#### The records
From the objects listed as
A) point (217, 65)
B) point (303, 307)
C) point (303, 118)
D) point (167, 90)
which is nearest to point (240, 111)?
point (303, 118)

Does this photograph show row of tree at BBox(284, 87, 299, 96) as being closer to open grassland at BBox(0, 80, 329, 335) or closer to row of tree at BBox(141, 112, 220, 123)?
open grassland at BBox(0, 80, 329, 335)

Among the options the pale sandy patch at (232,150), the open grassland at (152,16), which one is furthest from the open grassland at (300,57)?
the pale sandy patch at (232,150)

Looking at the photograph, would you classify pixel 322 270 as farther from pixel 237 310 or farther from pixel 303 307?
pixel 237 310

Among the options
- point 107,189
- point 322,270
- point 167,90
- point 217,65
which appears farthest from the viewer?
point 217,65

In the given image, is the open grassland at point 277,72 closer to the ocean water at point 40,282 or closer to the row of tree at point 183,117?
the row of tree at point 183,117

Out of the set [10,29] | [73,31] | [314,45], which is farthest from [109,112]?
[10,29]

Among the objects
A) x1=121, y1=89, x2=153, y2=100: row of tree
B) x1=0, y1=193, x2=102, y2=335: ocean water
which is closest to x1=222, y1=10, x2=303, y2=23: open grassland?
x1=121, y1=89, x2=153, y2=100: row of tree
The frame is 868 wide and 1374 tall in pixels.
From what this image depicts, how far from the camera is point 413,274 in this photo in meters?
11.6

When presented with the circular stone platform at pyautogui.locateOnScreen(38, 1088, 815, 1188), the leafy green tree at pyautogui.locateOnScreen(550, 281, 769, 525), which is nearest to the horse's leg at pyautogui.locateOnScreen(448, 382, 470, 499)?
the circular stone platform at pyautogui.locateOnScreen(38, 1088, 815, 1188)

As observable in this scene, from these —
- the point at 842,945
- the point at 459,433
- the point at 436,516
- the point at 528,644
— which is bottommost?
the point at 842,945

#### Required work
Reproduce all of the data above exactly, line for line, with nothing changed.

#### Expected answer
From the objects listed as
A) point (217, 65)
B) point (303, 307)
C) point (303, 118)
D) point (167, 90)
which is nearest to point (240, 111)?
point (303, 118)

Does this photograph show row of tree at BBox(284, 87, 299, 96) as being closer to open grassland at BBox(0, 80, 329, 335) or closer to row of tree at BBox(141, 112, 220, 123)?
open grassland at BBox(0, 80, 329, 335)

Among the options the pale sandy patch at (232,150), the open grassland at (152,16), which one is furthest from the open grassland at (300,57)?
the pale sandy patch at (232,150)

Looking at the photograph, would you classify pixel 322 270 as farther from pixel 237 310 or farther from pixel 303 307?
pixel 237 310

Among the options
- point 107,189
- point 322,270
- point 167,90
- point 217,65
which appears farthest from the viewer?
point 217,65

In the given image, is the open grassland at point 277,72 closer to the ocean water at point 40,282 or closer to the row of tree at point 183,117?
the row of tree at point 183,117

Out of the set [10,29] | [73,31] | [314,45], which is farthest from [109,112]?
[10,29]

Among the objects
A) x1=121, y1=89, x2=153, y2=100: row of tree
B) x1=0, y1=193, x2=102, y2=335: ocean water
which is closest to x1=222, y1=10, x2=303, y2=23: open grassland?
x1=121, y1=89, x2=153, y2=100: row of tree
The frame is 868 wide and 1374 tall in pixels.
From what this image depicts, how far from the camera is point 413,274 in this photo in meters?
11.6

When presented with the circular stone platform at pyautogui.locateOnScreen(38, 1088, 815, 1188), the leafy green tree at pyautogui.locateOnScreen(550, 281, 769, 525), which is nearest to the horse's leg at pyautogui.locateOnScreen(448, 382, 470, 499)?
the circular stone platform at pyautogui.locateOnScreen(38, 1088, 815, 1188)

As observable in this scene, from these —
- the point at 842,945
- the point at 459,433
- the point at 436,516
- the point at 528,644
— which is bottommost?
the point at 842,945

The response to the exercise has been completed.